I have considered the respective submissions made at the bar and have perused the impugned order as well as the statements of the witnesses recorded during trial.
A plain reading of the statements of the witnesses makes it abundantly clear that there is ample force and substance in the contention raised by the learned counsel for the petitioners. Indeed, petitioner Virendra is alleged to have given a blow on the head of Mewa with a spade but no corresponding injury has been detected on his head. The injury detected on his head is a lacerated wound which is caused by blunt object whereas the spade is admittedly a sharp edged weapon. The witnesses have also not stated in their statements that the blow was struck from the rear or blunt side of the spade. No specific allegation is there against petitioners Smt. Kaushalya and Mst. Ramesh though they are shown to be present on the scene of occurrence.
(3.) IT has been held in Michael Machado and Anr. vs. Central Bureau of Investigation & Anr. 2000 Cr. L. J. 1706 (SC) that extraordinary power under Section 319 Cr. P. C. is discretionary and it should be exercised only to achieve criminal justice. IT is not that the Court should turn against another person whenever it comes across evidence connecting that another person also with the offence.
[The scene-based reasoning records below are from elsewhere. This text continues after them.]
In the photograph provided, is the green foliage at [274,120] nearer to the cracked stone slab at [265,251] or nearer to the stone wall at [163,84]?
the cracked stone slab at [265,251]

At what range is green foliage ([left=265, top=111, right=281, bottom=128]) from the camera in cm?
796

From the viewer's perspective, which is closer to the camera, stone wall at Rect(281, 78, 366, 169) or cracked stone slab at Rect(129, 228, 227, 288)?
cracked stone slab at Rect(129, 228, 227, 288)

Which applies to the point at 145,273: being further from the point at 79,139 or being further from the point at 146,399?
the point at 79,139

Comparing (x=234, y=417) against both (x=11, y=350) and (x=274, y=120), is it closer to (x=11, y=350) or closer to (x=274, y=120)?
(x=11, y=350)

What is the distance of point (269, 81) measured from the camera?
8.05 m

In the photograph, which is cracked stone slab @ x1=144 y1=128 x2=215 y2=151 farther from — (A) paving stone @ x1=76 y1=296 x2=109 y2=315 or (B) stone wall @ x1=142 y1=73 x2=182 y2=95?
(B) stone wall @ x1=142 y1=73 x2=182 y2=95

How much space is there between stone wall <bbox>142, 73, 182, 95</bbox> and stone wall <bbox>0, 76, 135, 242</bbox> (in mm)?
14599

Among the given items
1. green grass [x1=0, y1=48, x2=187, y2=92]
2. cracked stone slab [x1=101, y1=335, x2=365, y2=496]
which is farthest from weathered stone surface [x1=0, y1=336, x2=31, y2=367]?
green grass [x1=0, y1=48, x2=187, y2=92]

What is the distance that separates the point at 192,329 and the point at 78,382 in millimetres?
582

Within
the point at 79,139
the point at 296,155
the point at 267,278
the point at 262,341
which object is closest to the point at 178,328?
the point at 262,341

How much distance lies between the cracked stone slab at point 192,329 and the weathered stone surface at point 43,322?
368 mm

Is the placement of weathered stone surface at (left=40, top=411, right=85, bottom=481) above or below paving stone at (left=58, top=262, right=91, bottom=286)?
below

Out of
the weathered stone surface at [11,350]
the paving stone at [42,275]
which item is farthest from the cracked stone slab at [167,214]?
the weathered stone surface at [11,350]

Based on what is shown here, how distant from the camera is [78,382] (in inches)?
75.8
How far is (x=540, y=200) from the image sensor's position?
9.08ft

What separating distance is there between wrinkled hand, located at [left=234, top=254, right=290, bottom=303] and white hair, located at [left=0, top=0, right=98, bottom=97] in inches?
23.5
IT has been further held that judicial exercise is called for keeping a conspectus of the case, including the stage at which the trial has proceeded already and the quantum of evidence collected till then, and also the amount of time which the court had spent for collecting such evidence. The Court has also to bear in mind while examining an application under Section 319 Cr. P. C. that there is no compelling duty of the court to proceed against other persons. If there is prima facie case and there is reasonable prospect of conviction of the persons being arraigned as additional accused for the alleged offences, the court may arraign and summon such persons as additional trial has already concluded, such persons may be tried separately as has been held in the case of Shashikant Singh vs. Tarkeshwar Singh & Anr. (2002) 5 SCC 738.
It is true as held in Smt. Rukhsana Khatoon vs. Sakhawat Hussain & Ors.- AIR 2002 SC 2342 that the persons named in the FIR as accused, but not charge-sheeted can be summoned and arraigned as additional accused under Section 319 Cr. P. C. particularly when the evidence of the prosecution witnesses corroborates the role of these persons in the alleged incident. But in the instant case, as is evident from the statements of the witnesses namely; Bachchu Singh, PW. 1, Ram Chandra PW. 2, Mewa PW. 3 and Jeetram PW. 4 though the presence of these accused persons is prima-facie established on the scene of occurrence but no specific allegation is against petitioners Smt. Kaushalya and Mst. Ramesh and the allegation against petitioner Virendra is on the face of it untenable in view of the medical evidence on record. This apart, the allegation of blow on the head is attributed to another accused also.
Thus, from the evidence on record, it cannot be said that there is reasonable prospect of the present petitioners being convicted at the trial for the alleged offences. The court below was, therefore, under no compelling duty to proceed against the petitioners and, therefore, the order passed against the petitioners arraigning them as additional accused is unsustainable and in view of the settled law in this behalf as well as the materials on record and deserves to be quashed.